Este ofício de escrever

Todo ofício é uma fonte contínua de ensinamentos. O de escrever, obviamente, não foge à regra. Tem vezes que o que nos ensina, é o comentário de um leitor inconsequente ou agressivo, incompreensivo, que entende o avesso do que temos dito. Este foi o caso, recentemente, a respeito de um texto meu chamado Atitudes positivas, publicado nos Debates Culturais. O incômodo provocado pelos comentários levianos de um leitor, me fez pensar muito, e ainda estou pensando. Creio que isto de aprender trabalhando, ou aprender com o que os nossos textos despertam nas pessoas, é muito interessante.

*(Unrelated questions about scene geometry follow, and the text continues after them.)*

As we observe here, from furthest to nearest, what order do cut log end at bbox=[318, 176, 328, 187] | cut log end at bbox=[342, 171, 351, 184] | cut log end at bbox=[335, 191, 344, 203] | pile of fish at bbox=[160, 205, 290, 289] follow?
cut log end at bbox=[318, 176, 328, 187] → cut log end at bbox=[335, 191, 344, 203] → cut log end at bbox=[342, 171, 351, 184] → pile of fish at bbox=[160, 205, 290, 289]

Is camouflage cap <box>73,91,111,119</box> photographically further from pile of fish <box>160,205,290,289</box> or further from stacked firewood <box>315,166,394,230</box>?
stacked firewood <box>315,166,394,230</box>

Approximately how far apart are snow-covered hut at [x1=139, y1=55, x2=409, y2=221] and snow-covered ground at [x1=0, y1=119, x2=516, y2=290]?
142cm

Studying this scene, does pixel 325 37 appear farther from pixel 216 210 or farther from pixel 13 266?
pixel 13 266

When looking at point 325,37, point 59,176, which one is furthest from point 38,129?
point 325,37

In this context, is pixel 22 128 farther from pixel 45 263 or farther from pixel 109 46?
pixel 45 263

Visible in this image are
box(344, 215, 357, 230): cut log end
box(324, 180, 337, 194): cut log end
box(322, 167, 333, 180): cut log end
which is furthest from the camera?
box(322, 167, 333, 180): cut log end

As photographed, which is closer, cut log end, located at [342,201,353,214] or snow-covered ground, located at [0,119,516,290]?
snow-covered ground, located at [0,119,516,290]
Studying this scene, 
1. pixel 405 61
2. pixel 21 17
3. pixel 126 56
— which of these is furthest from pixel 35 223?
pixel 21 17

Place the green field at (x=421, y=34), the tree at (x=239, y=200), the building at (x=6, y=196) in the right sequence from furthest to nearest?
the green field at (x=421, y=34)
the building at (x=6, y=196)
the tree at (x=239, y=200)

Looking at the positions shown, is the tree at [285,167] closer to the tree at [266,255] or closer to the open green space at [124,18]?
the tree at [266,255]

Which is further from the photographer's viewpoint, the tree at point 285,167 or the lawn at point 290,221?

Tenho colhido verdadeiras pérolas, de leitoras e leitores que se sentem animados e estimulados a se auto-conhecerem em profundidade, outros que descobrem coisas de si ao lerem meus artigos. E este leitor que me agride ao dizer que eu deveria assumir uma posição — o que não sei o que possa querer dizer — me leva a pensar que devo continuar aprendendo; este ofício ensina muitas coisas, e um comentário desrespeitoso pode se rum sinal de que devo me voltar com mais atenção para a forma como encaro a diferença, como sou capaz de conviver ou não com as pessoas que não pensam como eu. Um aprendizado, aliás, contínuo, em qualquer condição de vida e circunstância.

Neste caso, não posso deixar de partilhar com os leitores, uma certa alegria, pois na reflexão sobre a atitude deste leitor intempestivo e impertinente, pude ver que ainda me falta muito, ainda tenho muito a seguir aprendendo. E vi o que vejo agora: uma conjunção de cubos que se empilham e formam uma torre, num chão xadrez. Aprendi a não subestimar os meus leitores, a não pensar que deveria adaptar a minha linguagem a uma espécie de leitor padrão que não iria compreender algumas coisas. Não é assim.

O exercício do diálogo vem me ensinando que quanto mais transparente eu for, quanto mais eu for capaz de dizer as coisas como as vejo e sinto, mais estou na linha do dialogo construtivo e fecundo, aquele que constrói e reconstrói a vida permanentemente. Obviamente haveria muito mais a dizer. Afinal, são já muitos anos neste ofício. É como que uma trincheira de paz, um porto, um lugar de encontro e de refazimento, este ofício de escrever.